After recently watching the Pick of Destiny again, my husband broke out an awesome “old” video game (old being from like 2009, which is old in the video game sphere these days whereas the games of my childhood would be considered retro. How did things from not too terribly long ago suddenly become retro? Am I THAT old? Am I now considered retro? I detest this feeling of being old or retro.). Anyhow, he brought out an old favorite, Brutal Legend.
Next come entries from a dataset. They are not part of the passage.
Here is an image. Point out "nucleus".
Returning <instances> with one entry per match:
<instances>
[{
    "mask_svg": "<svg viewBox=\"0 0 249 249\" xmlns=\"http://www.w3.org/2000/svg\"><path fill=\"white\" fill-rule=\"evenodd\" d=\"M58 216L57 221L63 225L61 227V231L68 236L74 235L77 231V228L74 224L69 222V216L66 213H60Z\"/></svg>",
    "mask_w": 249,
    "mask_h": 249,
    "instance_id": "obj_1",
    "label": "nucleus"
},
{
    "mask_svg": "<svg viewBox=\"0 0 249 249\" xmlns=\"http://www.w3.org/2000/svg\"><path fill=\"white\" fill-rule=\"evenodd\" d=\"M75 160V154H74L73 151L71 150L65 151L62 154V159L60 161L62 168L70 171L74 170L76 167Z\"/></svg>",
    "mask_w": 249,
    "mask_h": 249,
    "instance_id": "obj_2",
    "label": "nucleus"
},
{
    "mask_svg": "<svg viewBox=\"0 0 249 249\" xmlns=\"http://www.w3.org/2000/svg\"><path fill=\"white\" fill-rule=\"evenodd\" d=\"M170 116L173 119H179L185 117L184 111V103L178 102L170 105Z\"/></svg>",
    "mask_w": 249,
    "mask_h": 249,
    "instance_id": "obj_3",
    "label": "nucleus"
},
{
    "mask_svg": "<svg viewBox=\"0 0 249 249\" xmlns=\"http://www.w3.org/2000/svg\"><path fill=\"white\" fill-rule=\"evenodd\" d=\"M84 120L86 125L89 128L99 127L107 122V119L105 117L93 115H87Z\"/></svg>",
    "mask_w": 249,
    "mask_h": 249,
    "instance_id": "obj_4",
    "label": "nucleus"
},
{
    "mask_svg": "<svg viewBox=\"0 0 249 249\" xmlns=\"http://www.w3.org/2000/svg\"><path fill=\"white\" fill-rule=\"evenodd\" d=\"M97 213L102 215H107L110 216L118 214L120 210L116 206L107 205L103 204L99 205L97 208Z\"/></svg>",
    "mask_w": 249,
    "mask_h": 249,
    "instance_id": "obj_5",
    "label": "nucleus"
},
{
Brutal Legend is a game that features the voice acting of an admiral metal fan and musician, Jack Black. He plays the main character who is a roadie that is squished by a part of the stage set and is sent into an alternate world. The world of heavy metal… which for the record would be my freaking heaven (that is, if I were to go to heaven or if it even exists for a person like me). Anyhow, his character, Eddie (which I think is a tribute to the Rocky Horror Picture Show character, Eddie, played by Meatloaf, which is freaking awesome if it were truly a tribute.), is the foretold chosen one, told to bring down the evil Doviculus and his evil glam rock general, Lionwhyte, or to destroy the world of metal. Eddie uses the power of metal to fight and defeat the evil forces with his guitar and this awesome axe.
The whole game is filled with an awesome sound track of music that you can choose as you are driving the super killer hot rod type vehicle that you can upgrade with weapons and spout blood that somehow kills your enemies. I can only imagine that it is bat blood. Those that are totally awesome are immune (and for those of you who don’t know, Ozzy Osborne once bit the head off of a bat on stage thinking it was a prop that was thrown by a fan. It was not. It was indeed a real bat.).
Anyhow, the voice actors include, Jack Black, Ozzy Osborne, Lars Halford, and Lemmy Kilmister. That alone makes the video game epic in my mind.
This whole time watching my husband play the amazing game that I played when it came out, caused me to ponder the awesomeness of the power of metal. It illicits a feeling of epicness for me. Like the world is my oyster and I can do anything. I may be slightly biased toward metal due to my upbringing. After all, I only had the option of my mother’s Korean gospel music or my father’s awesome metal. Keeping in mind, growing up, I lived in a lower rent area fairly close to a military base (my father was in the army for 20 years). The musical influences of the time were also very different. Do you remember that old nickelodeon show, All That? Well, if you do, you’d know that it was a comedic children’s show that had a musical act at the end of every show, mostly that of the rap or R&B genre. Well….. my mother forbade us, me and my sister, to watch the end of the show. MTV was also off limits. She seemed to think that the music that kids and teens listened to was evil and all spoke of killing your mother. It was like I lived in the Footloose town (though I have never seen that movie. I only know of the movie from pop culture references like was in How I Met Your Mother for that one episode. You know the one I’m talking about.) except it wasn’t dancing that was evil. It was music.
Now, keep in mind, we found ways to listen to the popular music of the time like TLC or Boys 2 Men. Especially when my mother had company over and was distracted. We also snuck watching MTV when my parents were out doing errands. We would have nickelodeon on the previous channel so we could quickly change it when the garage door opened. As we grew and continued to try to defy my mother’s wishes, she eventually gave up when we moved to a more “upscale” area. I am sad to say, that the first album I ever bought (age 10) was the Spice Girls. How naïve I was.
After winning my musical freedom, and after the initial shock of getting to listen to music freely, I then went back to what I actually liked, not what was popular among my peers. I made by way back to metal. The power of metal was just too strong! It was because of metal that I finally was able to be myself. And I was able to be comfortable with who I was and I was much happier. I must say, that metal saved my life. Without metal, I would have become a ditzy automaton who tried endlessly for acceptance. Praise metal!